Linker Problems with multiple Files tex1d returns different results

Hi. I wrote two apps which should give the same result, but they don’t. Can you help me find the problem?

These are apps that do 1D interpolation on texture memory. the memory is constant. the first app gives the correct result.

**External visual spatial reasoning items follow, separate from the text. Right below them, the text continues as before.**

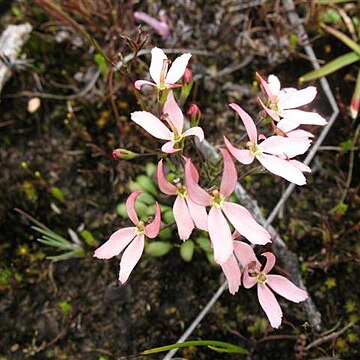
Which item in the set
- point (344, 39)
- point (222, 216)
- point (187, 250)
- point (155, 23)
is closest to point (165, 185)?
point (222, 216)

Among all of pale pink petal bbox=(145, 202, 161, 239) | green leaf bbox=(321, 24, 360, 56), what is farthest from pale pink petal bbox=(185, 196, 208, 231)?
green leaf bbox=(321, 24, 360, 56)

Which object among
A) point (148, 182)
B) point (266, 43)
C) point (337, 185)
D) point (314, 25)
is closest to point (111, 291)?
point (148, 182)

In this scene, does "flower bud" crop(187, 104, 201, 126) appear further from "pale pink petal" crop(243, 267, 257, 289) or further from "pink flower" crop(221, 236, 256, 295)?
"pale pink petal" crop(243, 267, 257, 289)

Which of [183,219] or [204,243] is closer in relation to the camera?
[183,219]

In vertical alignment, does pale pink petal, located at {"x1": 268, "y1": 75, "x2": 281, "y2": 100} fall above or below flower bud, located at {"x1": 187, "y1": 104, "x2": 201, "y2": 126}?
above

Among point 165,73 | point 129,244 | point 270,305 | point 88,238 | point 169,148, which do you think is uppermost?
point 165,73

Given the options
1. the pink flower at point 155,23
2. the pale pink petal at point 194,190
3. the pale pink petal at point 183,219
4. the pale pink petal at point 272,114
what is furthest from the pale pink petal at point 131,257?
the pink flower at point 155,23

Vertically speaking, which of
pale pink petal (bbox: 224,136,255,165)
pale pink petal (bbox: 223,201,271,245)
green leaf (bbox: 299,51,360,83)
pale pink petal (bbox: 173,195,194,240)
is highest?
pale pink petal (bbox: 224,136,255,165)

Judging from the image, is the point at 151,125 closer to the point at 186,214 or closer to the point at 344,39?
the point at 186,214
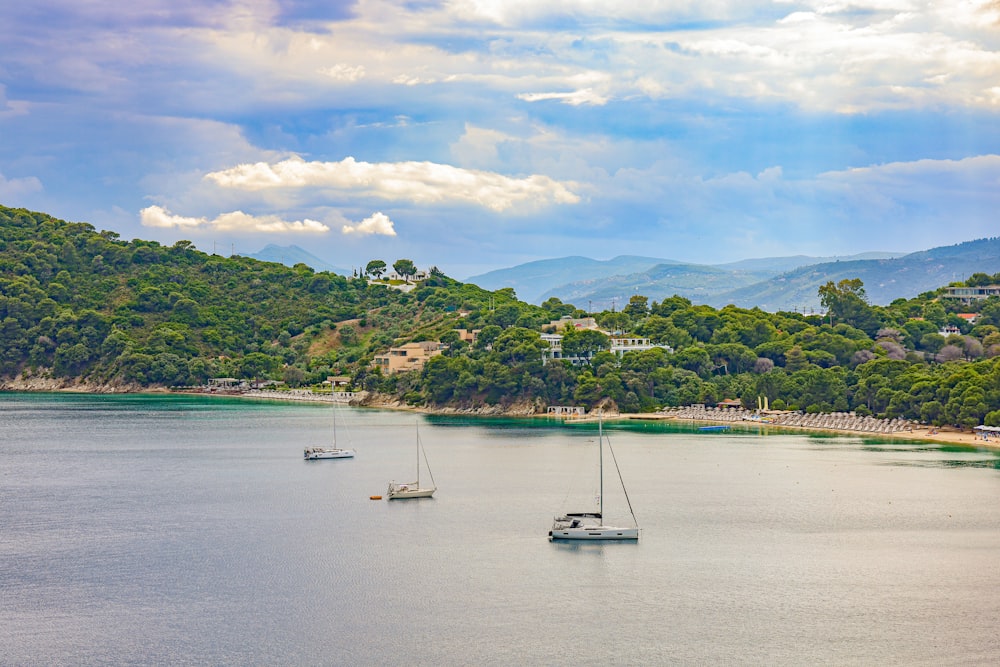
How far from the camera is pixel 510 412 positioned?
11881cm

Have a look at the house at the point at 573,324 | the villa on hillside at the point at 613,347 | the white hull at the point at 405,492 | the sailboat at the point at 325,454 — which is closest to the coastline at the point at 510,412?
the villa on hillside at the point at 613,347

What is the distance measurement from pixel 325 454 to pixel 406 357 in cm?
6603

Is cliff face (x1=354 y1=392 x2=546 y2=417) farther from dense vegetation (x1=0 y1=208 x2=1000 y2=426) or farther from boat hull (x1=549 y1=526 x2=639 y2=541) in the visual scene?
boat hull (x1=549 y1=526 x2=639 y2=541)

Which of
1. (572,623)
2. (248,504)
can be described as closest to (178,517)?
(248,504)

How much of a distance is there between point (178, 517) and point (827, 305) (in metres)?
106

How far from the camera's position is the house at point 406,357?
14150 centimetres

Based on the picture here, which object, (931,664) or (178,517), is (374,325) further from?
(931,664)

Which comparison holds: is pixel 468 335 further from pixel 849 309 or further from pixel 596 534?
pixel 596 534

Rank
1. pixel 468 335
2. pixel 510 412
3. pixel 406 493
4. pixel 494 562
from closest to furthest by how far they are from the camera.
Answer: pixel 494 562, pixel 406 493, pixel 510 412, pixel 468 335

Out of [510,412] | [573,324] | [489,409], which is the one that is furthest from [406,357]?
[510,412]

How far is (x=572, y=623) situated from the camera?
35.0 m

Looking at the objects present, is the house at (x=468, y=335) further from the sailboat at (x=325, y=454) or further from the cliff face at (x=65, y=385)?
the sailboat at (x=325, y=454)

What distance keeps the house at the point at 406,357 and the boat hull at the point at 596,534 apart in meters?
93.6

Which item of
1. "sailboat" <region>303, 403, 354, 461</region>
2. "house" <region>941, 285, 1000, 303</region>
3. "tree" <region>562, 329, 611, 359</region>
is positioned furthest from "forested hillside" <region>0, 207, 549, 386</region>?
"sailboat" <region>303, 403, 354, 461</region>
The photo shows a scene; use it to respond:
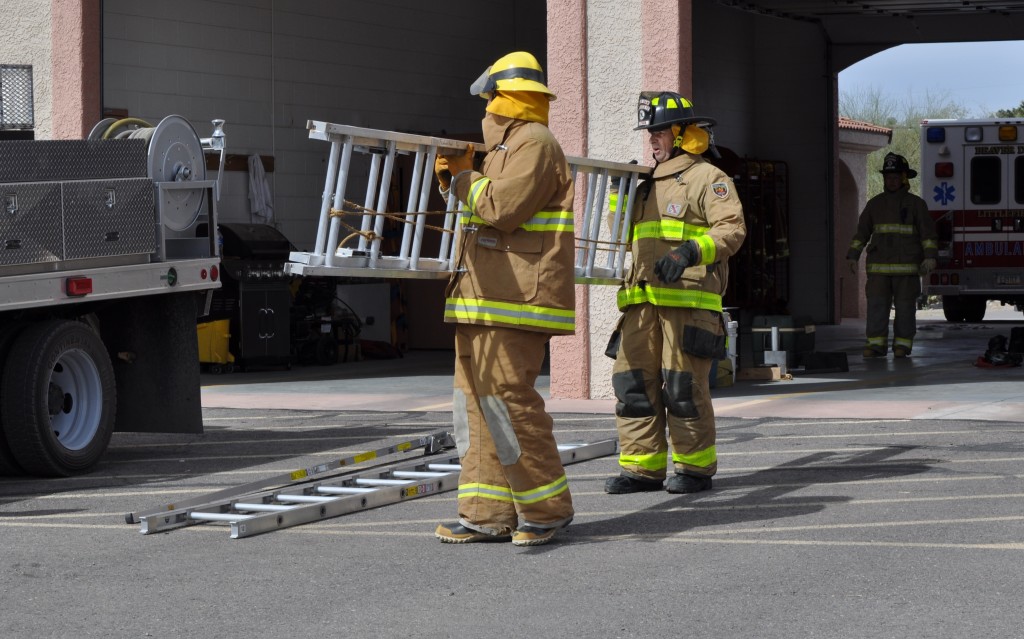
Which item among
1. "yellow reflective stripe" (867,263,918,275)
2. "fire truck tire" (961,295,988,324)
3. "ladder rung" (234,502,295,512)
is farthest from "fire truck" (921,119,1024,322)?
"ladder rung" (234,502,295,512)

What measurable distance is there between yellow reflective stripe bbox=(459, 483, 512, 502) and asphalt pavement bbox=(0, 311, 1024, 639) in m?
0.21

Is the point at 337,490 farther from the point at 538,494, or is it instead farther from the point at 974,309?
the point at 974,309

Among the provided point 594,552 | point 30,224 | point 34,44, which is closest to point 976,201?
point 34,44

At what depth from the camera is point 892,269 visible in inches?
675

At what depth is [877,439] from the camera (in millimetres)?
9773

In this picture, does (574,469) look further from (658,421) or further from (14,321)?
(14,321)

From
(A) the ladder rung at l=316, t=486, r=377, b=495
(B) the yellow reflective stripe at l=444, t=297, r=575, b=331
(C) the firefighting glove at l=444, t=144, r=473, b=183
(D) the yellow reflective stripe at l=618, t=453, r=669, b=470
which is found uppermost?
(C) the firefighting glove at l=444, t=144, r=473, b=183

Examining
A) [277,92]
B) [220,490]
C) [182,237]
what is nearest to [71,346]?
[182,237]

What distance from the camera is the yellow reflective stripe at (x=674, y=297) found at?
7.61 m

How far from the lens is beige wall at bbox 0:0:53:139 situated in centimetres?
1480

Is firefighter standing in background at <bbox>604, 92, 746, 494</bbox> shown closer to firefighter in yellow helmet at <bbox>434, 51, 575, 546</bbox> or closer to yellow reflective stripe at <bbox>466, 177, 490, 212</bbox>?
firefighter in yellow helmet at <bbox>434, 51, 575, 546</bbox>

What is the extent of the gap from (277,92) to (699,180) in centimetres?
1202

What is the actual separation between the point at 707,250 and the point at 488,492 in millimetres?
1743

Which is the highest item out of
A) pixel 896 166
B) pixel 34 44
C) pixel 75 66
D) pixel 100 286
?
pixel 34 44
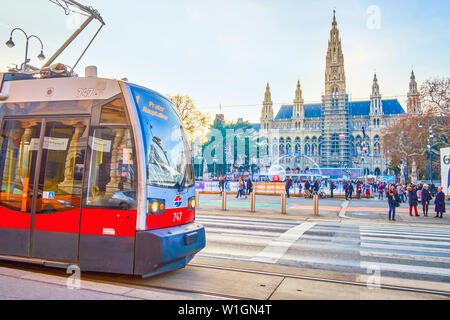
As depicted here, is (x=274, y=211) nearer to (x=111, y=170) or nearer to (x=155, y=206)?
(x=155, y=206)

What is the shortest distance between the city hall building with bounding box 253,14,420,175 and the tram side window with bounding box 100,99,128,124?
9411cm

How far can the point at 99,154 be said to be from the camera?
4973 millimetres

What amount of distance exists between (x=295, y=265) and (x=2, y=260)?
5.47 meters

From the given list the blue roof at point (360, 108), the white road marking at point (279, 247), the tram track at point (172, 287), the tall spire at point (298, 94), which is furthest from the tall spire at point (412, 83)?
the tram track at point (172, 287)

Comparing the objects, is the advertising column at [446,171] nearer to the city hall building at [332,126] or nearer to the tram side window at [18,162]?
the tram side window at [18,162]

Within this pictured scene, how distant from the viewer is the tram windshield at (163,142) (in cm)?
493

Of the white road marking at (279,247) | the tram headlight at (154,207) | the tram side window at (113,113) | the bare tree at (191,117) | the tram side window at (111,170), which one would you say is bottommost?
the white road marking at (279,247)

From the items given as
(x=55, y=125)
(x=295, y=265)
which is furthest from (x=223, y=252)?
(x=55, y=125)

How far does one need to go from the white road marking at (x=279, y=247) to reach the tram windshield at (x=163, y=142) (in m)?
2.56

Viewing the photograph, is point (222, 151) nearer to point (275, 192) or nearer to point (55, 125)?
point (275, 192)

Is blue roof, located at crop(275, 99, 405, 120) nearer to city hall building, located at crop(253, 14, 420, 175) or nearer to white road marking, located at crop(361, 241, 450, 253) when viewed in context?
city hall building, located at crop(253, 14, 420, 175)

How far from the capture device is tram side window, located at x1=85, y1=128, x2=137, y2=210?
4.74 meters

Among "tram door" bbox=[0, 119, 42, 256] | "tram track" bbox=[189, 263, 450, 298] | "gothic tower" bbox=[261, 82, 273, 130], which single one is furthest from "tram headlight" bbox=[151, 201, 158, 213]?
"gothic tower" bbox=[261, 82, 273, 130]

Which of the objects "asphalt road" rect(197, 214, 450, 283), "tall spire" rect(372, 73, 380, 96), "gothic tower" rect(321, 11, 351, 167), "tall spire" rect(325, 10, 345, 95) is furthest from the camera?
"tall spire" rect(372, 73, 380, 96)
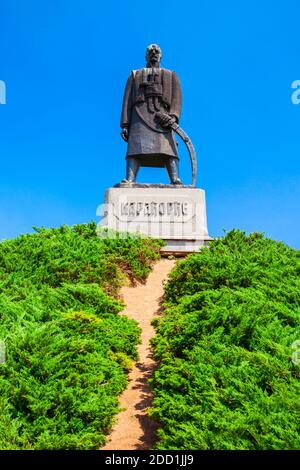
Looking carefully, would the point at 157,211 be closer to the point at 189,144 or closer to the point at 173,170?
the point at 173,170

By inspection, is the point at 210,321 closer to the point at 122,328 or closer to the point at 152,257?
the point at 122,328

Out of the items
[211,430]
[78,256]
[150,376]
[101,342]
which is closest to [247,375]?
[211,430]

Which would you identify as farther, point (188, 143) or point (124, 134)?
point (124, 134)

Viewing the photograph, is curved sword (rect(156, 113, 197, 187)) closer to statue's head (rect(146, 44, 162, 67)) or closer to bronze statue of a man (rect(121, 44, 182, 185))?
bronze statue of a man (rect(121, 44, 182, 185))

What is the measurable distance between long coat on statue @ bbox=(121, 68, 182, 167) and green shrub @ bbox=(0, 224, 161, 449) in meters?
3.96

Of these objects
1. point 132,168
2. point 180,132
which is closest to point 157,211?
point 132,168

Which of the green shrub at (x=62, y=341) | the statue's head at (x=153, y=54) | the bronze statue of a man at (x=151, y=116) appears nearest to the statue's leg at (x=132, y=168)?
the bronze statue of a man at (x=151, y=116)

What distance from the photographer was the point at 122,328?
663 centimetres

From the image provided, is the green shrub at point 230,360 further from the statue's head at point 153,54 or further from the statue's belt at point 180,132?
the statue's head at point 153,54

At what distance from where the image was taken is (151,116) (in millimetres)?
13203

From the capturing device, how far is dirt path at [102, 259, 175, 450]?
187 inches

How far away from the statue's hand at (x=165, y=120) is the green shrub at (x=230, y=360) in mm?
5798

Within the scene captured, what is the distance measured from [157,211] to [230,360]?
24.1 feet

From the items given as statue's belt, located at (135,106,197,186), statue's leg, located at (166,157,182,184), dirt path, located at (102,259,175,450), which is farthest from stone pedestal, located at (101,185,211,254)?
dirt path, located at (102,259,175,450)
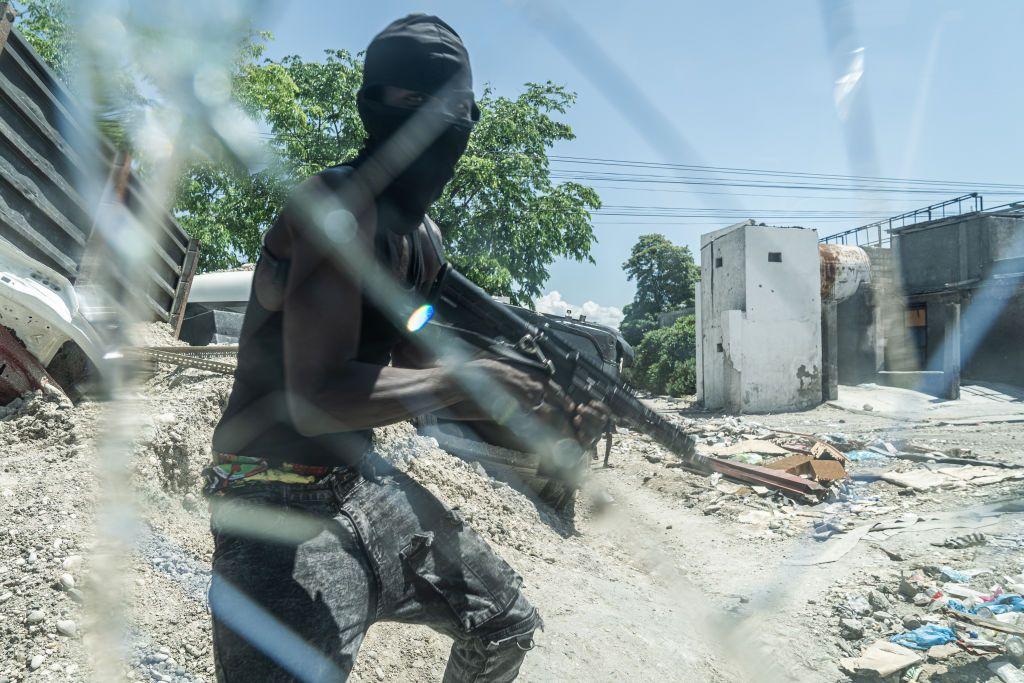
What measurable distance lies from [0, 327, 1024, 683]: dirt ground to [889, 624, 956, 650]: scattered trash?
140 millimetres

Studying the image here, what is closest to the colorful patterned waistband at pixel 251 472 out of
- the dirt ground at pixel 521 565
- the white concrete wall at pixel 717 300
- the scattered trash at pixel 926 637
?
the dirt ground at pixel 521 565

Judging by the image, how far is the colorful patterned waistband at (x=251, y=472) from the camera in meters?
1.46

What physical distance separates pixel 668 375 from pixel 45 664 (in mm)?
19381

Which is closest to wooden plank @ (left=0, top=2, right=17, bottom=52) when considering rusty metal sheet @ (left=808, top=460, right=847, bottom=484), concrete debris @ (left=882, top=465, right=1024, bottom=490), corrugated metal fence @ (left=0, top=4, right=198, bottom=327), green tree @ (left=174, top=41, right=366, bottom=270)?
corrugated metal fence @ (left=0, top=4, right=198, bottom=327)

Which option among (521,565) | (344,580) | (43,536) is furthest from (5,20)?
(521,565)

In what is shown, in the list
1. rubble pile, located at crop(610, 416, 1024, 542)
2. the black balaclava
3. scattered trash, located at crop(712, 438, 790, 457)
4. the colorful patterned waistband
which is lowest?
rubble pile, located at crop(610, 416, 1024, 542)

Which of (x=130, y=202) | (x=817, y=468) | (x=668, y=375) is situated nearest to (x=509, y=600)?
(x=130, y=202)

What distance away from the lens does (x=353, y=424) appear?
1.35 m

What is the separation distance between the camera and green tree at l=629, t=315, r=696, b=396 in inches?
772

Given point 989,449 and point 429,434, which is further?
point 989,449

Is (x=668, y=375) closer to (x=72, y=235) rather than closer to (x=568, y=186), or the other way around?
(x=568, y=186)

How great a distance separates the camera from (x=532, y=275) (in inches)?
581

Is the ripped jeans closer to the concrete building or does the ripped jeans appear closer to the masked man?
the masked man

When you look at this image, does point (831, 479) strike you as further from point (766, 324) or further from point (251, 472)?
point (766, 324)
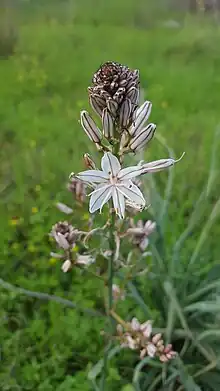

when i split the program into two files, the interpolation returns 0. sometimes it even gives a segfault.

First app (works):

file main.cu

[codebox]#include

#include <cuda.h>

using namespace std;

texture <float, 1, cudaReadModeElementType> tex_pointer;

global void interpolate(float *data){

*data = tex1D(tex_pointer, .5f);

}

int main(int argc, char **argv){

int n = 2;

float *data_h, *data_d, temp_h, *temp_d;

cudaMalloc((void**) &data_d, sizeof(float)*n);

cudaMalloc((void**) &temp_d, sizeof(float));

data_h = new float[n];

for(int i=0; i<n; i++){

data_h[i] = 1337.f;

}

temp_h = 0.f;

cudaMemcpy(temp_d, &temp_h, sizeof(float), cudaMemcpyHostToDevice);

cudaMemcpy(data_d, data_h, sizeof(float)*n, cudaMemcpyHostToDevice);

tex_pointer.normalized = true;

tex_pointer.filterMode = cudaFilterModeLinear;

tex_pointer.addressMode[0] = cudaAddressModeWrap;

cudaChannelFormatDesc channelDesc;

channelDesc = cudaCreateChannelDesc();

cudaBindTexture(0, tex_pointer, data_d, channelDesc, n);

dim3 dimGrid, dimBlock;

interpolate <<<dimGrid, dimBlock>>> (temp_d);

cudaMemcpy(&temp_h, temp_d, sizeof(float), cudaMemcpyDeviceToHost);

cout << temp_h << endl;

cudaUnbindTexture(tex_pointer);

delete data_h;

cudaFree(temp_d);

cudaFree(data_d);

return 0;

}[/codebox]

compile with: nvcc -o test main.cu

The second app: (doesn’t work)

file main.cu

[codebox]#include

#include “main.h”

int main(int argc, char **argv){

int n = 2;

float *data_h, *data_d, temp_h, *temp_d;

cudaMalloc((void**) &data_d, sizeof(float)*n);

cudaMalloc((void**) &temp_d, sizeof(float));

data_h = new float[n];

for(int i=0; i<n; i++){

data_h[i] = 1337.f;

}

temp_h = 0.f;

cudaMemcpy(temp_d, &temp_h, sizeof(float), cudaMemcpyHostToDevice);

cudaMemcpy(data_d, data_h, sizeof(float)*n, cudaMemcpyHostToDevice);

tex_pointer.normalized = true;

tex_pointer.filterMode = cudaFilterModeLinear;

tex_pointer.addressMode[0] = cudaAddressModeWrap;

cudaChannelFormatDesc channelDesc;

channelDesc = cudaCreateChannelDesc();

cudaBindTexture(0, tex_pointer, data_d, channelDesc, n);

dim3 dimGrid, dimBlock;

interpolate <<<dimGrid, dimBlock>>> (temp_d);

cudaMemcpy(&temp_h, temp_d, sizeof(float), cudaMemcpyDeviceToHost);

cout << temp_h << endl;

cudaUnbindTexture(tex_pointer);

delete data_h;

cudaFree(temp_d);

cudaFree(data_d);

return 0;

}

[/codebox]

file main.h

[codebox]

#include <cuda.h>

using namespace std;

texture <float, 1, cudaReadModeElementType> tex_pointer;

global void interpolate(float *data);

[/codebox]

file kernel.cu

[codebox]

#include “main.h”

global void interpolate(float *data){

*data = tex1D(tex_pointer, .5f);

}

[/codebox]

compile with:

nvcc -c kernel.cu

nvcc -c main.cu

nvcc -o test main.o kernel.o

CUDA kernels cannot be LINKed… They need to be present in the same file where they are called.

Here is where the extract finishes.